Troubles de l’oralité alimentaire : comprendre et accompagner tranquillement

Les troubles de l’oralité alimentaire désignent des difficultés liées à l’acte de manger, souvent observées chez les jeunes enfants. Ils peuvent concerner la mastication, la déglutition, le refus de certaines textures ou odeurs, ou encore une hypersensibilité buccale. Ces troubles peuvent impacter la croissance, le comportement alimentaire et la vie sociale de l’enfant. Mais surtout il « pourrissent » le rapport à l’alimentation et aux repas des enfants et de leurs parents.

Symptômes fréquents

Les signes les plus courants incluent :

•  Refus de manger certains aliments ou textures

•  Vomissements ou nausées à table

•  Mastication difficile ou inexistante

•  Crises de pleurs pendant les repas

•  Sélectivité alimentaire extrême

Qui consulter en cas de trouble de l’oralité ?

La prise en charge est pluridisciplinaire et peut inclure :

•  L’orthophoniste pour une rééducation des fonctions oro-motrices et la déglutition, un travail sur la sensibilité orale

•  Le psychomotricien pour les troubles sensoriels et moteurs

•  Le psychologue pour l’accompagnement psychologique, émotionnel et comportemental et surtout pour un soutien des parents dans ce long fastidieux processus vers une alimentation sereine. Ces troubles peuvent être également associés à des TSA et/ou des troubles dys et/ou des pathologies neurodéveloppementales. Ils génèrent de toute façon régulièrement des frustrations, des difficultés à la fois du coté de l’enfant que du coté du parent.

•  Le pédiatre ou médecin généraliste pour le suivi médical global, tous ces professionnels de la santé travaillent ensemble pour améliorer le confort de vie des enfants et de leurs proches mais il ne faut pas oublier que :

Le rôle du diététicien dans les troubles de l’oralité est primordial!

Le diététicien est le spécialiste de l’alimentation et adapte son approche selon les besoins de l’enfant et les objectifs familiaux. Il connait les aliments, il connait les textures, il connait la cuisine, il connait la production et le contenu des aliments.

Le diététicien est formé en pédiatrie, il évalue les apports nutritionnels, propose des stratégies de réintroduction alimentaire et accompagne les parents dans les repas à domicile.

Le diététicien travaille sur la tolérance aux textures, odeurs et températures, il connait toutes les possibilités et les stratégies offertes par les aliments, il sait quelles sont les équivalences, il peut relativiser ce qui est parfois perçu par les parents comme très problématique, il a confiance dans les capacités de tous ses patients, y compris les plus jeunes.

Le diététicien comportemental intègre des techniques de gestion émotionnelle, favorise le plaisir de manger et aide à réduire l’anxiété liée aux repas.
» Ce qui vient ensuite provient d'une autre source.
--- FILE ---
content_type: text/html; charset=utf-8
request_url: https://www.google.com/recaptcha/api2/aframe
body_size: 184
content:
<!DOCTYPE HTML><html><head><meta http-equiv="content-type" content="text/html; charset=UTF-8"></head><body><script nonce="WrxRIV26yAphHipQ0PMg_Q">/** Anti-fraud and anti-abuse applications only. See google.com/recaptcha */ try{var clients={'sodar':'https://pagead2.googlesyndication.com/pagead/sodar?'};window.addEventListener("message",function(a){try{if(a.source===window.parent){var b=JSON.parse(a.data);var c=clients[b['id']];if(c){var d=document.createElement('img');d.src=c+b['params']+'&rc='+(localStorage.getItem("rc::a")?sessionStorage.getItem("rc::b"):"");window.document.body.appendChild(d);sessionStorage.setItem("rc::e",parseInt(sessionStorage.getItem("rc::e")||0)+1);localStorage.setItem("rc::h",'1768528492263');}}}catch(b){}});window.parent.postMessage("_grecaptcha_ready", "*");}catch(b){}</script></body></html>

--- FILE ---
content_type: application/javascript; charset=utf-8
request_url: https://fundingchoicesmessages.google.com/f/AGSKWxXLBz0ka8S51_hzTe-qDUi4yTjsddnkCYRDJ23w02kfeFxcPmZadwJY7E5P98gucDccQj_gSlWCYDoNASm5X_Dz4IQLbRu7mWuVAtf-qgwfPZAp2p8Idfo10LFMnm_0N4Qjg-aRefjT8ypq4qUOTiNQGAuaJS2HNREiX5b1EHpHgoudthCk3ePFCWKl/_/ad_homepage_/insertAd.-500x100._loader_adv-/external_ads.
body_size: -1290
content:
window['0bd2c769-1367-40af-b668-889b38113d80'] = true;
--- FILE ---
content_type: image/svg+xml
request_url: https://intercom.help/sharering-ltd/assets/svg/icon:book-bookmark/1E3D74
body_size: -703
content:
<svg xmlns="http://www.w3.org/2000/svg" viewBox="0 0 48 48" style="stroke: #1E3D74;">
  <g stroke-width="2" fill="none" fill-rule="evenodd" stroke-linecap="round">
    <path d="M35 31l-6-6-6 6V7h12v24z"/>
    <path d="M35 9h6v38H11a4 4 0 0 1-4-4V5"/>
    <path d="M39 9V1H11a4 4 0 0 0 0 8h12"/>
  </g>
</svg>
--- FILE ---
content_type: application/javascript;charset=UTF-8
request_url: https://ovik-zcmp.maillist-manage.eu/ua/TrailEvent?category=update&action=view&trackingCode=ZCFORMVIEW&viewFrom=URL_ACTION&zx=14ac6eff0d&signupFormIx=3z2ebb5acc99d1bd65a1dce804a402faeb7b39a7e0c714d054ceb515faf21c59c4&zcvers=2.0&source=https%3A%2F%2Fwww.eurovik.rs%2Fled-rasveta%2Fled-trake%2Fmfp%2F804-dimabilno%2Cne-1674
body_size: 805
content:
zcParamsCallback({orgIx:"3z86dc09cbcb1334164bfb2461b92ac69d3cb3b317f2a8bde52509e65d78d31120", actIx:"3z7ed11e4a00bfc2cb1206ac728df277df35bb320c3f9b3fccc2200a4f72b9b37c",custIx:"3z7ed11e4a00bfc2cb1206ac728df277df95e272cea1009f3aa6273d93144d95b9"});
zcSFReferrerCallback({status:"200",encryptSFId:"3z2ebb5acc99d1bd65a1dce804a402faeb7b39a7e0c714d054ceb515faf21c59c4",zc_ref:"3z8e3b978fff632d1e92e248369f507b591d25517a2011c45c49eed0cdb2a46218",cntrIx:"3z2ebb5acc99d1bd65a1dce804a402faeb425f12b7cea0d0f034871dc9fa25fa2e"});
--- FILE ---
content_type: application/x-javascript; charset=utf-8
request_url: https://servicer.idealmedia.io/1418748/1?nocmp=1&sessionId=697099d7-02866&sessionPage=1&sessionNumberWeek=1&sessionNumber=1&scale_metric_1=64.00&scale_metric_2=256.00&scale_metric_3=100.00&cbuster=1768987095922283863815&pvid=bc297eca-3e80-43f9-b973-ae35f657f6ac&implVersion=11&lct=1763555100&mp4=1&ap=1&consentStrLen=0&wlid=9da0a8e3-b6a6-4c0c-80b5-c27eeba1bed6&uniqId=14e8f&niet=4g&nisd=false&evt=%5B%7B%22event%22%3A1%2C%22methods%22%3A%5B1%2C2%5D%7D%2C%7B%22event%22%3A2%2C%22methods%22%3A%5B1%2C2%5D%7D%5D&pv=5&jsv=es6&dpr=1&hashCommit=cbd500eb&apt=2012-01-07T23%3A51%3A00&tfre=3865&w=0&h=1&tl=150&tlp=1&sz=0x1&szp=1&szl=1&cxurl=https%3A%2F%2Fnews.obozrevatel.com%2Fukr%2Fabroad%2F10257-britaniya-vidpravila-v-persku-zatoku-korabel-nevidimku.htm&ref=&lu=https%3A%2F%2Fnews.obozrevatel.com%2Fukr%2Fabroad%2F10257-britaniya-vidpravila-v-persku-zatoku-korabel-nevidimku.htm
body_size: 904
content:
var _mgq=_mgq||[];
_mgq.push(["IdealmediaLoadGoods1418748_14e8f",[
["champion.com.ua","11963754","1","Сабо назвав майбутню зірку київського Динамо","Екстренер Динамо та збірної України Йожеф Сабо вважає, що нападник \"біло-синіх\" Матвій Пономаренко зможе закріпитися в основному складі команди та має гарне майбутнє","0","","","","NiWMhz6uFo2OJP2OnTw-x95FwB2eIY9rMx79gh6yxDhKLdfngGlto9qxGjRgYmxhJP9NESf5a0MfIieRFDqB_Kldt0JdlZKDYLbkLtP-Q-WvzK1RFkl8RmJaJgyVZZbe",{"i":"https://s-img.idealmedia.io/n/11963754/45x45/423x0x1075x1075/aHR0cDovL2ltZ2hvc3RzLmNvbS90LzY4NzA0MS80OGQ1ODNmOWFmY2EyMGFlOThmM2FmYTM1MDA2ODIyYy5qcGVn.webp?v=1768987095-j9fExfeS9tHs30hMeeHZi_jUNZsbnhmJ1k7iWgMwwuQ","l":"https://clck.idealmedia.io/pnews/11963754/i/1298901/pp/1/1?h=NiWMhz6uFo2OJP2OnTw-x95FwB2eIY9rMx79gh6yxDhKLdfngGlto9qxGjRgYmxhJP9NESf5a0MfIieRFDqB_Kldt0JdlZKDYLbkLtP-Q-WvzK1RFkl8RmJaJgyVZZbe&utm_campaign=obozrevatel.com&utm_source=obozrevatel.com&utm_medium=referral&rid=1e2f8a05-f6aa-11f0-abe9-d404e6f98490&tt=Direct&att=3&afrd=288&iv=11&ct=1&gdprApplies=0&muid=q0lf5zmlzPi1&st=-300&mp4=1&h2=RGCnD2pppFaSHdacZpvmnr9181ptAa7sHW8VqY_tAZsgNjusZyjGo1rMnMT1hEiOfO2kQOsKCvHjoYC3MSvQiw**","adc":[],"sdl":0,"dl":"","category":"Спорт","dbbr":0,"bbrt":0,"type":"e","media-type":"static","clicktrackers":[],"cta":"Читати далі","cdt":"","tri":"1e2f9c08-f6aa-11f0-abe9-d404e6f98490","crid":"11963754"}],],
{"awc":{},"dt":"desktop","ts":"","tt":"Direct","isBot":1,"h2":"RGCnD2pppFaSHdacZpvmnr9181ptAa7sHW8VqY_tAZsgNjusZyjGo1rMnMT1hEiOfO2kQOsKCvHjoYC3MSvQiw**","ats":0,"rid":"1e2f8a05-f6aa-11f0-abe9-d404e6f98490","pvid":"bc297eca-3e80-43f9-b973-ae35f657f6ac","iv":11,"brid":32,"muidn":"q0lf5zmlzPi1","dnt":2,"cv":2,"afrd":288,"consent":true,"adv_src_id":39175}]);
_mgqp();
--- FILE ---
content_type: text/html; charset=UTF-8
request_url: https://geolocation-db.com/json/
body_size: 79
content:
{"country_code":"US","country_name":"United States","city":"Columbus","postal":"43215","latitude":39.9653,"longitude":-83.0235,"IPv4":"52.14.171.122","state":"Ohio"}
Il a l’habitude des blocages, des peurs, des croyances et sait accompagner les familles dans leur globalité, dans leur propre fonctionnement.

Objectifs du suivi diététique

Le suivi vise à :

•  Prévenir les carences nutritionnelles

•  Restaurer une relation positive à l’alimentation

•  Favoriser l’autonomie alimentaire

•  Réduire les conflits autour des repas

Revenir progressivement à une alimentation parfois « imparfaite » mais suffisamment bonne pour l’enfant et suffisante pour rassurer les parents. Plus vite on prend en charge ces difficultés, moins elles s’installeront dans le temps.